The $590,000 project includes a series of five large interpretive nodes across the four local townships and 30 smaller place-markers at points of interest throughout the area.
“The development and construction of this trail has been a truly community driven experience, with the idea for the trail conceived sometime around 2011,” Councillor Megan Daniels said.
“A steering committee comprising of local community leaders, stakeholder representatives and tourism operators was formed and from there the hard work began.”
The interpretive signs incorporate innovative, modern augmented reality technology with multi-media and solar-powered audio features.
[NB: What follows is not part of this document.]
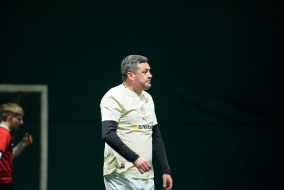 <a href="https://st.getinfootball.com/albums/1097959/68f651169f9e0_1920.jpg" target="_blank">Завантажити оригінал</a>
The trail also includes the eye-catching signature art piece ‘Sapphire Reflections’ from award-winning artists Milne and Stonehouse.
“The spectacular sculpture uses architectural glass that has actually been imprinted with images taken from real local stones, including the famous Tomahawk Tiger and Stonebridge Green,” Cr Daniels said.
Central Highlands Development Corporation (CHDC) tourism development officer Peter Grigg said the new interpretive trail reflected a growing confidence by all levels of government in the local tourism sector.
“We need to recognise that this is probably the biggest investment of public money in the Gemfields ever,” he said.
“But this trail isn’t just another attraction – it will help to support the businesses, small and big, that have already invested millions, as well as blood, sweat and tears, into the visitor experience.”
Chairman of the steering committee and local business owner Ewan Letts said he had been ‘humbled’ by the dedication and effort put into the project.
“It’s something we’re really proud of as a community and the rest of the Central Highlands can be proud of as well,” he said.
“As a business owner, it means the people that frequent our business, their visit will be enhanced by the experience they’ll now be able to have.
“I’m sure that will turn those visits into more visits, and new visits by their friends and family.”
The interpretive trail was funded by the Central Highlands Regional Council and the Australian Government’s Tourism Demand Driver Infrastructure (TDDI) Program, which is administered by the Queensland Government’s Department of Tourism, Major Events, Small Business and the Commonwealth Games.